Copy out all of the following records word for word, leaving nothing out.
■ ■ ■ ■ ■
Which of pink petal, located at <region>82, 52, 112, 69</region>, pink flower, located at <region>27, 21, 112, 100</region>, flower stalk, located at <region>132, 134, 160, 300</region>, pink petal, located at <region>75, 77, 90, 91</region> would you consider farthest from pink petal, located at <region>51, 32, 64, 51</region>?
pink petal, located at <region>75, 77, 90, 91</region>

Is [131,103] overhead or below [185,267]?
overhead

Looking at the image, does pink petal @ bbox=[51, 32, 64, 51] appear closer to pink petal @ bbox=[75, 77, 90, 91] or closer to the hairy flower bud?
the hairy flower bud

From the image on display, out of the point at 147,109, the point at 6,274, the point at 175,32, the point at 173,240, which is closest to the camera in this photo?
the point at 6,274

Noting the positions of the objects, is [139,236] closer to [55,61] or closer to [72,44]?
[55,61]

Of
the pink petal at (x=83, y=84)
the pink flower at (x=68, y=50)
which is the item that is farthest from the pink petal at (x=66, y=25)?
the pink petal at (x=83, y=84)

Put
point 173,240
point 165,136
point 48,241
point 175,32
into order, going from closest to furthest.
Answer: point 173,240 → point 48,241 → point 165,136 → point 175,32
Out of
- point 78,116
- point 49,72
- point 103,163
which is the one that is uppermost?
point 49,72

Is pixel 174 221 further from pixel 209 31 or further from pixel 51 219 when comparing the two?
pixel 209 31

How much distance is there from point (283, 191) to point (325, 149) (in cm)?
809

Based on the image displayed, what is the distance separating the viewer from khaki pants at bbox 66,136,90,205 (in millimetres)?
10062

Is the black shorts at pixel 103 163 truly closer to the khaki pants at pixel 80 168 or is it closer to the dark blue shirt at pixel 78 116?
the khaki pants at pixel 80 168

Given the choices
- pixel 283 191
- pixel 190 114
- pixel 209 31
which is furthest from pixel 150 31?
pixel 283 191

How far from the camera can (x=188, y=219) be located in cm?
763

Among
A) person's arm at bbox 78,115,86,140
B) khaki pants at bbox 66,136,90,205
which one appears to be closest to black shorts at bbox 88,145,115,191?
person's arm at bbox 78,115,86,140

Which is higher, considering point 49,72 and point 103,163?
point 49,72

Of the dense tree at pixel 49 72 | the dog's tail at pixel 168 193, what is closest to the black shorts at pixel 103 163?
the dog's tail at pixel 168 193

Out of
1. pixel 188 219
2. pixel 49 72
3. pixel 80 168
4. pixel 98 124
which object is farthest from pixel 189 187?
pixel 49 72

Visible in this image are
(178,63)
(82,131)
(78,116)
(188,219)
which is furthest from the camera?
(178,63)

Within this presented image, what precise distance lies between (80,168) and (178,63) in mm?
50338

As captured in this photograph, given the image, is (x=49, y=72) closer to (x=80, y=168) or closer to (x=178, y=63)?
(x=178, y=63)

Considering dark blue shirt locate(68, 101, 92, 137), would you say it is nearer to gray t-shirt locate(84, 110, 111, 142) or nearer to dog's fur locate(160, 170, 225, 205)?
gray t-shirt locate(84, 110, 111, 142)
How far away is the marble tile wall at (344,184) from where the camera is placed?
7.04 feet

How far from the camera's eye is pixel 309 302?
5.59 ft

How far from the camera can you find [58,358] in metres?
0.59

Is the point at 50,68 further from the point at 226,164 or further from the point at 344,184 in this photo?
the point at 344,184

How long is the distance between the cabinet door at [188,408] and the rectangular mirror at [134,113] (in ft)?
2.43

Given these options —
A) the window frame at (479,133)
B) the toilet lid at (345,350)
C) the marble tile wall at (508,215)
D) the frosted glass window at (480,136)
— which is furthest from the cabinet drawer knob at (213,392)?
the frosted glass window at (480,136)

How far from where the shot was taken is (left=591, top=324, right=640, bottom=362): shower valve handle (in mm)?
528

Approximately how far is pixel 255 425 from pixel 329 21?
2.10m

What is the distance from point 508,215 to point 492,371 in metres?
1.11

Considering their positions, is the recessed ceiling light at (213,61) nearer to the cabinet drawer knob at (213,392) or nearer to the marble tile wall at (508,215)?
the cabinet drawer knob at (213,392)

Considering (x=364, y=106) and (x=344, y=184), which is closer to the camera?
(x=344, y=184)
■ ■ ■ ■ ■
RESPONSE TO THIS TASK =
Which of pink petal, located at <region>82, 52, 112, 69</region>, pink flower, located at <region>27, 21, 112, 100</region>, flower stalk, located at <region>132, 134, 160, 300</region>, pink petal, located at <region>75, 77, 90, 91</region> would you consider farthest from pink petal, located at <region>51, 32, 64, 51</region>?
pink petal, located at <region>75, 77, 90, 91</region>

Is [131,103] overhead or below [185,267]?
overhead

Looking at the image, does pink petal @ bbox=[51, 32, 64, 51] appear closer to pink petal @ bbox=[75, 77, 90, 91] or closer to the hairy flower bud?
the hairy flower bud

From the image on display, out of the point at 147,109, the point at 6,274, the point at 175,32, the point at 173,240, which is closest to the camera in this photo?
the point at 6,274

Noting the positions of the objects, is [139,236] closer to [55,61] or closer to [72,44]?
[55,61]

Of
the pink petal at (x=83, y=84)
the pink flower at (x=68, y=50)
which is the item that is farthest from the pink petal at (x=66, y=25)?
the pink petal at (x=83, y=84)

Put
point 173,240
point 165,136
point 48,241
point 175,32
into order, going from closest to furthest.
Answer: point 173,240 → point 48,241 → point 165,136 → point 175,32
Out of
- point 78,116
- point 49,72
- point 103,163
which is the one that is uppermost?
point 49,72

Is pixel 174 221 further from pixel 209 31 or further from pixel 51 219 when comparing the two?
pixel 209 31

How much distance is there from point (283, 191) to point (325, 149) (in cm)?
809

Based on the image displayed, what is the distance separating the viewer from khaki pants at bbox 66,136,90,205 (in millimetres)?
10062

Is the black shorts at pixel 103 163 truly closer to the khaki pants at pixel 80 168 or is it closer to the dark blue shirt at pixel 78 116?
the khaki pants at pixel 80 168

Given the choices
- pixel 283 191
- pixel 190 114
- pixel 209 31
which is furthest from pixel 150 31?
pixel 283 191

How far from the camera can (x=188, y=219) be located in cm?
763

Among
A) person's arm at bbox 78,115,86,140
B) khaki pants at bbox 66,136,90,205
which one appears to be closest to black shorts at bbox 88,145,115,191?
person's arm at bbox 78,115,86,140

Which is higher, considering point 49,72 and point 103,163?
point 49,72

Of the dense tree at pixel 49 72 | the dog's tail at pixel 168 193, what is closest to the black shorts at pixel 103 163?
the dog's tail at pixel 168 193

Out of
1. pixel 188 219
2. pixel 49 72
3. pixel 80 168
4. pixel 98 124
which object is farthest from pixel 189 187?
pixel 49 72

Visible in this image are
(178,63)
(82,131)
(78,116)
(188,219)
which is furthest from the camera?
(178,63)

Within this presented image, what precise distance lies between (80,168) and (178,63) in mm?
50338

As captured in this photograph, given the image, is (x=49, y=72) closer to (x=80, y=168) or closer to (x=178, y=63)?
(x=178, y=63)

Considering dark blue shirt locate(68, 101, 92, 137), would you say it is nearer to gray t-shirt locate(84, 110, 111, 142) or nearer to dog's fur locate(160, 170, 225, 205)?
gray t-shirt locate(84, 110, 111, 142)
How far away is the marble tile wall at (344,184) from where the camera is placed?
7.04 feet

How far from the camera's eye is pixel 309 302?
5.59 ft

How far from the camera can you find [58,358] in metres?
0.59

Is the point at 50,68 further from the point at 226,164 or further from the point at 344,184 in this photo?
the point at 344,184

How long is the distance between the cabinet door at [188,408] and the rectangular mirror at [134,113] (in ft)?
2.43

Given these options —
A) the window frame at (479,133)
B) the toilet lid at (345,350)
C) the marble tile wall at (508,215)
D) the frosted glass window at (480,136)
— which is furthest from the cabinet drawer knob at (213,392)?
the frosted glass window at (480,136)

How far from where the shot was taken is (left=591, top=324, right=640, bottom=362): shower valve handle (in mm)?
528

Approximately how far is pixel 255 425 from pixel 329 21?
2.10m

What is the distance from point 508,215 to point 492,371 in metres?
1.11

Considering their positions, is the recessed ceiling light at (213,61) nearer to the cabinet drawer knob at (213,392) or nearer to the marble tile wall at (508,215)?
the cabinet drawer knob at (213,392)

Considering (x=364, y=106) and (x=344, y=184), which is closer to the camera?
(x=344, y=184)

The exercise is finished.